So, too, with the navigation of the Bay of Bengal. While not so severe in any sense as that of Cape Horn, it is difficult, teasing, and calling for constant watchfulness. Men who go that way only occasionally will make a good passage of, say, from eighty to a hundred days on one voyage, and then with the same ship, a year or two after, make a passage that causes the owner to gnash his teeth as he cons the portage bill. But to the men who used to sail there regularly how nearly an exact science did their navigation of that baffling bay become! One especially comes to my mind—Thomas Potts, of Messrs. Brocklebank's famous old East-India line. Dozens of that old worthy's log-books have passed through my hands, with their fair, unblotted entries of business-like procedure from day to day. And so regular seemed the rate of sailing that I once took the trouble to compile an average of his passages out and between Liverpool and Calcutta for six years, and I found it to be eighty-five days; a perfectly marvellous achievement in the eyes of a seaman.

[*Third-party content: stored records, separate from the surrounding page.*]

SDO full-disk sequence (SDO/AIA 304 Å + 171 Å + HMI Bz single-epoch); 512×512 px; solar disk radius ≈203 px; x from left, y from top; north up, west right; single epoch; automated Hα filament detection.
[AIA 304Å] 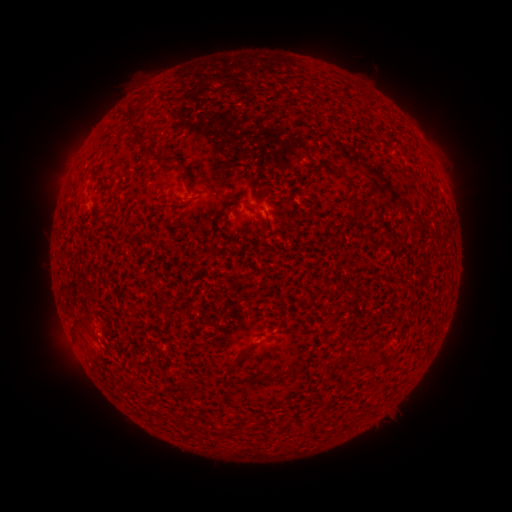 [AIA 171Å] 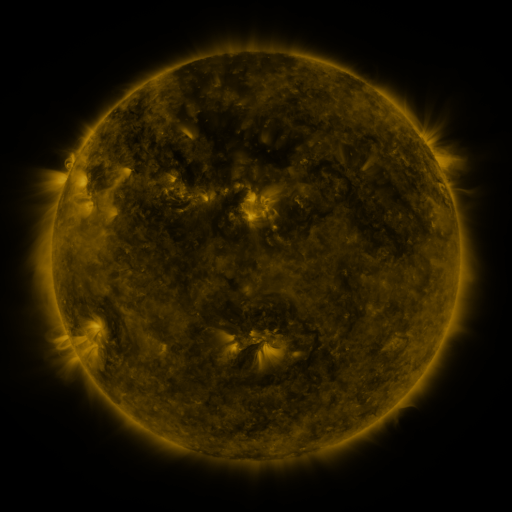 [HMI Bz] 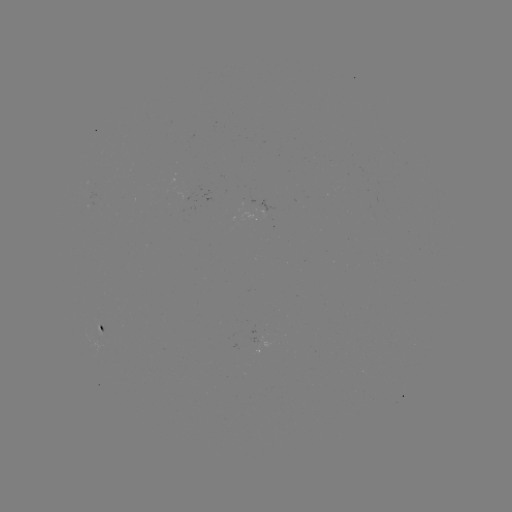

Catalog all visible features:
filament: [304, 87, 314, 99]
filament: [129, 104, 158, 158]
filament: [166, 153, 177, 166]
filament: [349, 182, 359, 192]
filament: [247, 203, 264, 212]
filament: [350, 207, 366, 223]
filament: [228, 350, 246, 366]
filament: [285, 364, 301, 378]
filament: [214, 426, 225, 434]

Of course, such splendid work as this presupposes a speedy ship. While it is perfectly true that seamanship and diligence on the part of the master can do great things in the way of passage-making even with a sluggish vessel, yet it is heart-breaking work. And when, tired of the never-ending struggle against adverse circumstances, the master becomes listless and slack in his attentions, the result in such a vessel is that she becomes overdue, and underwriters gamble feverishly on the prospects of her non-arrival. Such vessels are still to be met with in goodly numbers, not all obsolete ships either. One, for instance, that I have in mind at the present moment, a huge steel ship not a dozen years old, whose last few passages have been the cause of immense sums changing hands among underwriters owing to her being continually overdue. Another smart-looking barque that I saw in Auckland, New Zealand, once, was actually eight months on the passage from Liverpool thither, having apparently been taken into regions of almost perpetual calm, whence it was a miracle that she ever emerged.
Between these two extremes of swiftness and slowness come all the host of mediocrities, making passages of average length, speedy enough to prevent owners grumbling, yet not sufficiently smart to call for any praise. As in all other professions, these are the vast majority; and the masters who thus quietly perform their duty without hope of honourable mention are none the less worthy because they do not, cannot, do anything that shall cause their names to be remembered among seamen as the élite of the profession.
THE MASTER (SAILING SHIPS)—continued.
Hitherto I have endeavoured to pass lightly over the sailing ship master's work in making passages, only showing the superior side of these responsible men's characters. But if I were to go no farther in this direction, many masters would rightly feel much aggrieved. They would not feel satisfied that the public should imagine that they were all alike excellent, and that the training and experience necessary for the command of a ship always succeeded in turning out a man who was really fit for the post he is called upon to occupy. Besides, the picture would be a false one. Far too many masters, having once obtained command, instead of utilizing their extended opportunities of showing their fitness for such a post, just settle down on their lees and become indolent, careless, and consequently worthless. It must be granted that the temptation is great to a man not naturally energetic. Once freed from the oversight and control of his owners or their agents, and out upon the sea, he is in the position of an almost absolute monarch. His officers are anxious to gain his good word, since upon it depends their future.
This statement needs some explanation. By a rule of the Board of Trade, every officer coming up for examination in order to take a certificate of a higher grade must produce written testimonials from the master he has served with. Wanting these, he is not allowed to enter for the examination at all. Now, as by the common law no master is bound to give his servant a character, it follows that a shipmaster need only withhold that essential scrap of paper from an aspiring officer to put an effectual bar before his rising any higher. I do not profess to criticize the wisdom of this enactment, I merely state the facts as they are. And as an instance of how this power is regarded by shipmasters, I may mention that, recently writing upon the subject in the press, I received an indignant letter from a shipmaster, who said that if all shipmasters did their duty there would be far fewer officers obtain certificates than there are now. Also that no good officer need fear such treatment at the hands of any shipmaster—which was manifestly absurd, since among shipmasters, as amongst all other classes of men, there must be both bad and good, and the temptation to use arbitrary power like that is far too great to be resisted by a bad man.